Entries supplied Block Start
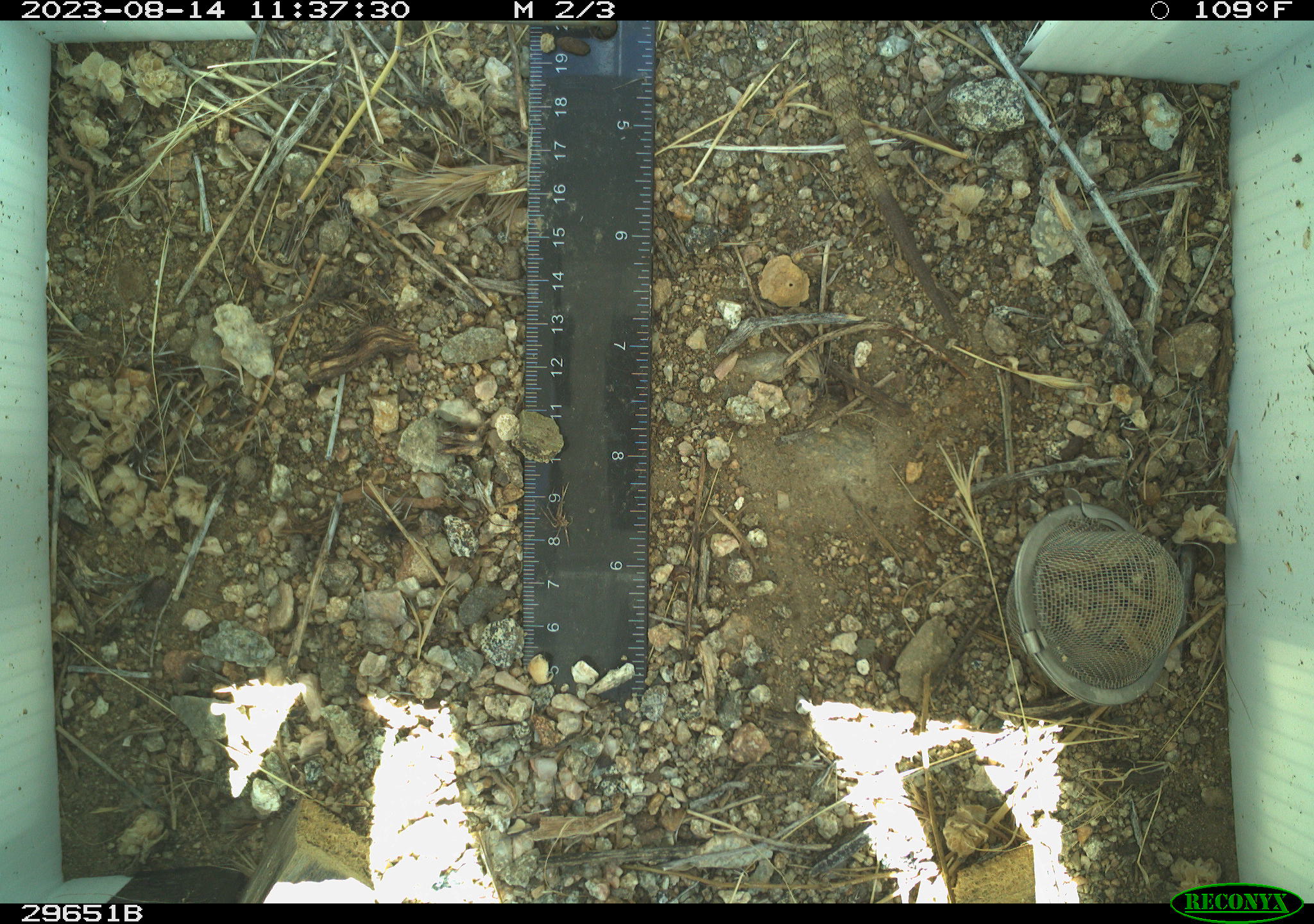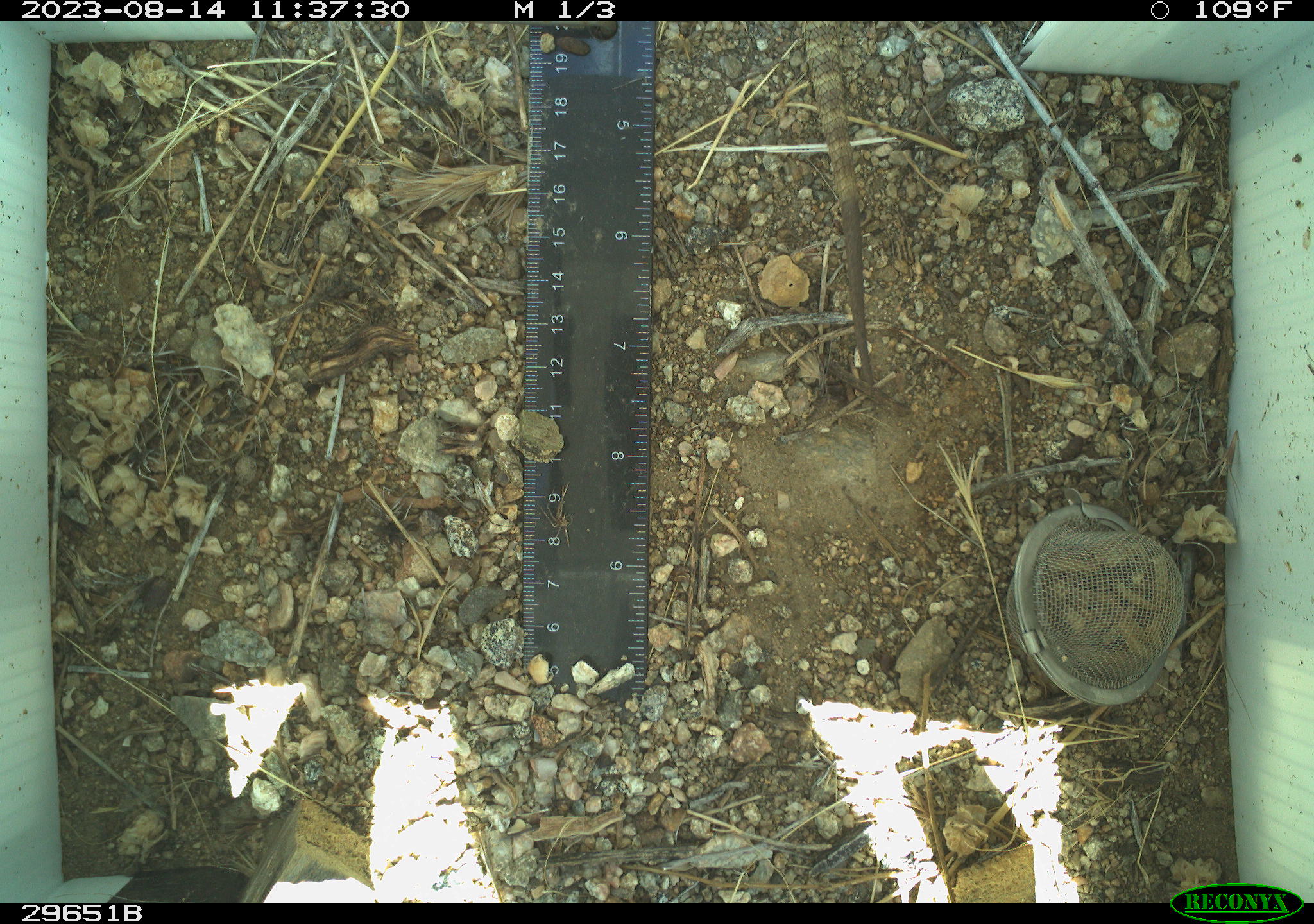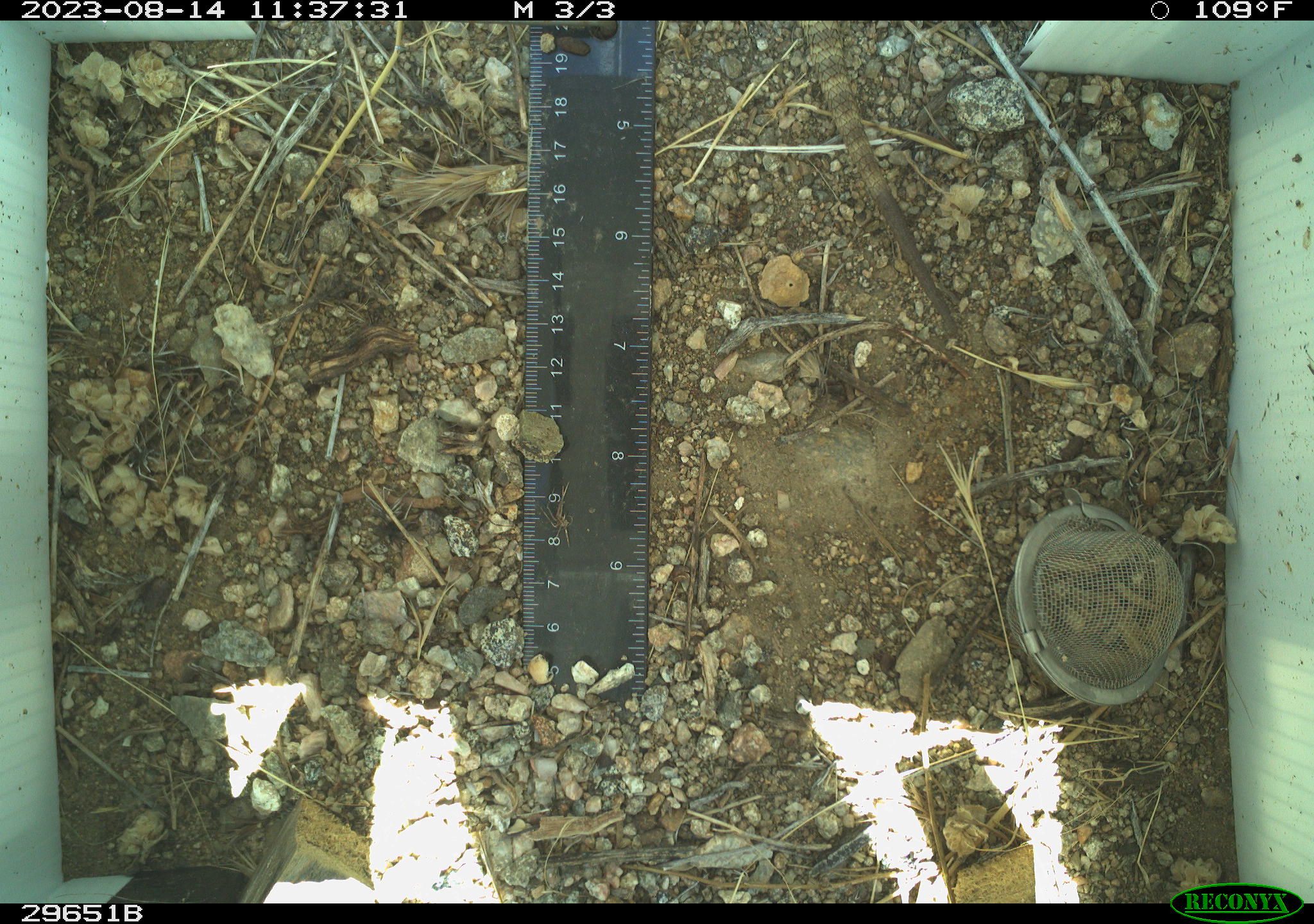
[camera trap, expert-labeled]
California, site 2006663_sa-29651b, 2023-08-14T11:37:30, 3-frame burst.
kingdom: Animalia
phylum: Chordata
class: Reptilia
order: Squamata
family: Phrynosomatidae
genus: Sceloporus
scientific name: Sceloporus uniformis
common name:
Entries supplied Block End
**To do:** The whole of the data needs to be copied word for word, though not its pictures.

**Answer to this problem:**
[camera trap, expert-labeled]
California, site 2006663_sa-29651b, 2023-08-14T11:37:30, 3-frame burst.
kingdom: Animalia
phylum: Chordata
class: Reptilia
order: Squamata
family: Phrynosomatidae
genus: Sceloporus
scientific name: Sceloporus uniformis
common name:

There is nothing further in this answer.